[EXERCISE PASSAGE — start]

BUENOS AIRES -- President Cristina Fernandez announced Monday investments in infrastructure projects for 111 billion pesos ($32.65 billion) from now to 2011 as a way of shoring up Argentina's economic growth against the pounding it is taking from the global financial crisis.
She said that this plan "is the most ambitious" in Argentine history and will create some 380,000 jobs with investment in infrastructure that reaches a "record" 5 percent of gross domestic product.
Of the plan's total investment up to 2011 in the energy, transportation and housing sectors, among other works, some $20.88 billion "already have the financial structure needed to carry them out," the president said.
This stimulus plan "was not made in haste, is not improvised nor is it the work of beginners," Fernandez said, adding that these are measures to assure economic growth in the contingency of "the Wall Street tsunami."
The execution of the works, she said, will be in the hands of provincial and municipal governments so that the infrastructure improvements reach "deep Argentina."
She said that the plan, which among other elements contemplates the building of 300,000 housing units, was designed to favor small and medium-sized businesses.
The construction sector, which has some 20,000 small and middling firms, provides jobs for 400,000 workers, a number that the investment plan will boost to around 780,000, she said.
For decades Argentina's investment in infrastructure remained at around 1 percent of GDP, Fernandez said, adding that public works are "a political concept" of her government and of her husband and predecessor, Nestor Kirchner.
Public Works Secretary Jose Lopez said that construction plans for housing, hospitals, roads, drains and sewers, among others, have been "fragmented" so that the works are executed in 10 months and no company can be awarded more than two contracts.
The stimulus plan for infrastructure also includes the construction of new gas pipelines and electricity generators, as well as the completion by 2010 of Argentina's second nuclear power plant "after 20 years of paralysis," she said.

[EXERCISE PASSAGE — finish]
[EXTRACTED MATERIAL — start]

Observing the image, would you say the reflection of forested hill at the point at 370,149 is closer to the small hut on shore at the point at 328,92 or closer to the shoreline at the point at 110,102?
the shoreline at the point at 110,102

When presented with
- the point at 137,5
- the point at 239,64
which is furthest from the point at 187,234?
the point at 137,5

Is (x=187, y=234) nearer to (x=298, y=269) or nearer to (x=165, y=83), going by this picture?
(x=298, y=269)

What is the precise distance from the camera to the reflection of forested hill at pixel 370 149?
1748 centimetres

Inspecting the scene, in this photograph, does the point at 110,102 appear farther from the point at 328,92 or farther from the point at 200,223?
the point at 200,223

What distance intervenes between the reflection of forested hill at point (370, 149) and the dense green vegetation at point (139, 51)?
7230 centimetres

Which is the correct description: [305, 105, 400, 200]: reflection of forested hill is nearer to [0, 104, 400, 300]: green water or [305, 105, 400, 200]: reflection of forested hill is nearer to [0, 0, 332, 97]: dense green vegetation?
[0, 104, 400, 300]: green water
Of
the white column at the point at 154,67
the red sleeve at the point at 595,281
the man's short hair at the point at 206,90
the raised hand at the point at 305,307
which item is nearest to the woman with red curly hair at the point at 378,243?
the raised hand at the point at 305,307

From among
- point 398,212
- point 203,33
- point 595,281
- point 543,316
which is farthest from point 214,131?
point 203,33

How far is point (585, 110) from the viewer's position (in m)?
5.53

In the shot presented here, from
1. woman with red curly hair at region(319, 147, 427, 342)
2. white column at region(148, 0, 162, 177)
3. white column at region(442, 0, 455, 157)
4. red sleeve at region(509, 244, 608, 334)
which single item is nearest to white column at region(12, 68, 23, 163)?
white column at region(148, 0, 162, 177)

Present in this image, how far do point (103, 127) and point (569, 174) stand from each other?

[EXTRACTED MATERIAL — finish]

WHAT YOU WILL DO
1. In the Argentina infrastructure article, rewrite everything from "She said that the" down to "780,000, she said.", substituting "homes" for "housing units".
2. According to the Argentina infrastructure article, how many jobs did Fernandez say the plan will create?

SOLUTIONS TO THE TASKS
1.
She said that the plan, which among other elements contemplates the building of 300,000 homes, was designed to favor small and medium-sized businesses.
The construction sector, which has some 20,000 small and middling firms, provides jobs for 400,000 workers, a number that the investment plan will boost to around 780,000, she said.

2. Some 380,000 jobs.